Tutorial | Time series forecasting (Visual ML)#

Get started#

Many machine learning problems often involve a time component. This temporal constraint introduces complexities that require careful analysis.

Dataiku offers various ways to implement time series modeling and forecasting. We’ll focus on Dataiku’s time series analysis functionality within the visual machine learning interface.

Objectives#

In this tutorial, you will:

  • Design a time series forecasting model using the visual ML interface.

  • Train and deploy a forecasting model to the Flow.

  • Use the Evaluate and Score recipes with a forecasting model.

Prerequisites#

  • A Dataiku instance (version 11 and above).

  • Basic knowledge of visual ML in Dataiku (ML Practitioner level or equivalent).

  • If not using Dataiku Cloud (where it is available by default), you’ll need a specific code environment including the required packages.

Create the project#

  1. From the Dataiku Design homepage, click + New Project > DSS tutorials > ML Practitioner > Visual Time Series Forecasting.

  2. From the project homepage, click Go to Flow (or g + f).

Note

You can also download the starter project from this website and import it as a zip file.

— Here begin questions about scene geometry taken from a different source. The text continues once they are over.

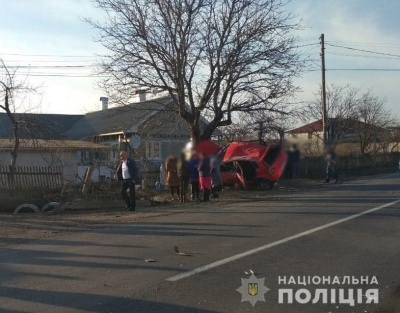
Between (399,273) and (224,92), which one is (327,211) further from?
(224,92)

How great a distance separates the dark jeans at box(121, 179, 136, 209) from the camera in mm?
15750

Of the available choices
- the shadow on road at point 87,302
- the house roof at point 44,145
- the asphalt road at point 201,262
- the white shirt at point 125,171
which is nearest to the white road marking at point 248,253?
the asphalt road at point 201,262

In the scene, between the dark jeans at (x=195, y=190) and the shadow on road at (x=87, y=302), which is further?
the dark jeans at (x=195, y=190)

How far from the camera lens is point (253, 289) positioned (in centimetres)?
710

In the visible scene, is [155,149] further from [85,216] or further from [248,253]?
[85,216]

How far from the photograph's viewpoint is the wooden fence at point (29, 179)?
19.0 m

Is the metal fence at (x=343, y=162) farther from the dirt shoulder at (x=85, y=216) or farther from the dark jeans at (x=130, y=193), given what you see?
the dark jeans at (x=130, y=193)

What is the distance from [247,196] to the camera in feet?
67.2

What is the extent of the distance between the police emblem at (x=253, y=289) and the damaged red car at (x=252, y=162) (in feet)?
4.54

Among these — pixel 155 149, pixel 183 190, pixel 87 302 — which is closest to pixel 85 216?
pixel 183 190

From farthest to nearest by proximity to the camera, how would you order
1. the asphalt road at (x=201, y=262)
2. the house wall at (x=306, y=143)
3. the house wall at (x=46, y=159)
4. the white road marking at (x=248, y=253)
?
the house wall at (x=46, y=159)
the white road marking at (x=248, y=253)
the asphalt road at (x=201, y=262)
the house wall at (x=306, y=143)

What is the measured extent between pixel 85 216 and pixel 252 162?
843 cm

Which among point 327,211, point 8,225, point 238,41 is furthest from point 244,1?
point 8,225

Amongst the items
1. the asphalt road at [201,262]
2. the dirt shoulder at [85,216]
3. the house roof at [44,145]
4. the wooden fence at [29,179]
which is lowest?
the asphalt road at [201,262]
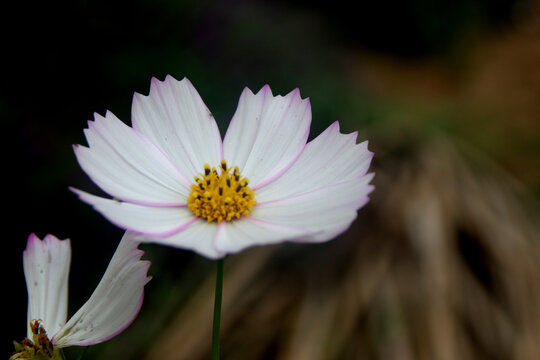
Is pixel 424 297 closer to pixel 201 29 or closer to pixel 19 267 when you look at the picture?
pixel 19 267

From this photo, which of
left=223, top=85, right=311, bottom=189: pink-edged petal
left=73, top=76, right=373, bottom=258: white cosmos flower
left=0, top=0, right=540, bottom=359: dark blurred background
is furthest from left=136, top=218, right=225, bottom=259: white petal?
left=0, top=0, right=540, bottom=359: dark blurred background

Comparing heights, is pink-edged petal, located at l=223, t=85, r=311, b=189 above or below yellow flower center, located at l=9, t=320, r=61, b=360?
above

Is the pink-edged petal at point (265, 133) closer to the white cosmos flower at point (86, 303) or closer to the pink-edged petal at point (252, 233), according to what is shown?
the pink-edged petal at point (252, 233)

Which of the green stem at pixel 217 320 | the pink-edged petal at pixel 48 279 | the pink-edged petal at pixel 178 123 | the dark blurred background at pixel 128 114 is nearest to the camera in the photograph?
the green stem at pixel 217 320

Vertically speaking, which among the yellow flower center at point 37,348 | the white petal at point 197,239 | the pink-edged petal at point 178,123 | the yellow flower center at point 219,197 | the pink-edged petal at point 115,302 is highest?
the pink-edged petal at point 178,123

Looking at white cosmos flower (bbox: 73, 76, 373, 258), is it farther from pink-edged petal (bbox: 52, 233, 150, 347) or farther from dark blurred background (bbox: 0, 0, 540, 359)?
dark blurred background (bbox: 0, 0, 540, 359)

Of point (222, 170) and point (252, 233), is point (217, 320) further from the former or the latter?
point (222, 170)

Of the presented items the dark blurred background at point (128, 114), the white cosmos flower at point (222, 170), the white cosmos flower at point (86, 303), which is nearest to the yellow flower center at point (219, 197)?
the white cosmos flower at point (222, 170)
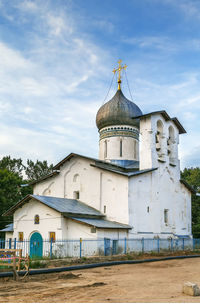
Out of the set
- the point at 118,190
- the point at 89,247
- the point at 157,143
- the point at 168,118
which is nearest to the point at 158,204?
the point at 118,190

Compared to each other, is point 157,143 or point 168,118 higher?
point 168,118

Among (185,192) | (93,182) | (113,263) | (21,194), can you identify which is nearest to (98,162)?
(93,182)

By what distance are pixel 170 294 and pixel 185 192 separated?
1987cm

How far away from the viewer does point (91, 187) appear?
23.1 m

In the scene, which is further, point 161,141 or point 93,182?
point 161,141

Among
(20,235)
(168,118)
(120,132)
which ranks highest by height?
(168,118)

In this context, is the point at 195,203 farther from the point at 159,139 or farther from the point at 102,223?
the point at 102,223

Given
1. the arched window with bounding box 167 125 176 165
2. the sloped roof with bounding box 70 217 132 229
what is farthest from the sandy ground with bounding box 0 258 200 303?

You’ll next want to build the Flow.

  1. Click Flow Actions at the bottom right of the Flow.

  2. Click Build all.

  3. Keep the default settings and click Build.

Explore the Flow#

For any kind of data, before ever building models, it is important to explore the data by plotting charts and performing statistical analyses. Time series data is no exception.

By exploring your time series data, you’ll understand its characteristics better. For example, you can get insights into the underlying trends, patterns, and correlations. These insights will guide your feature engineering and inform which kinds of algorithms that would be best suited for modeling the data.

Review the starting Flow#

After a few brief preparation steps, the train dataset in the starter project includes three columns of importance:

Column

Description

Ticker

Stores the stock symbol identifying three independent time series for the three airlines: American (AAL), Delta (DAL), and United (UAL).

Date

Stores weekly timestamps from 2008 to January 2022.

Adj_close

Stores the stock’s daily closing price we hope to predict or forecast.

Training dataset for the project.

Note

If building forecasting models later, note that the airline_stocks_prepared dataset contains all the training and validation data. This is helpful because Dataiku requires that the input datasets to the Evaluate and Scoring recipes include the historical (training) data used by the time series model.

Review the existing charts#

Plotting the data is a good initial step to see if you can observe any patterns in the time series, such as trends and seasonalities. This has already been done for you.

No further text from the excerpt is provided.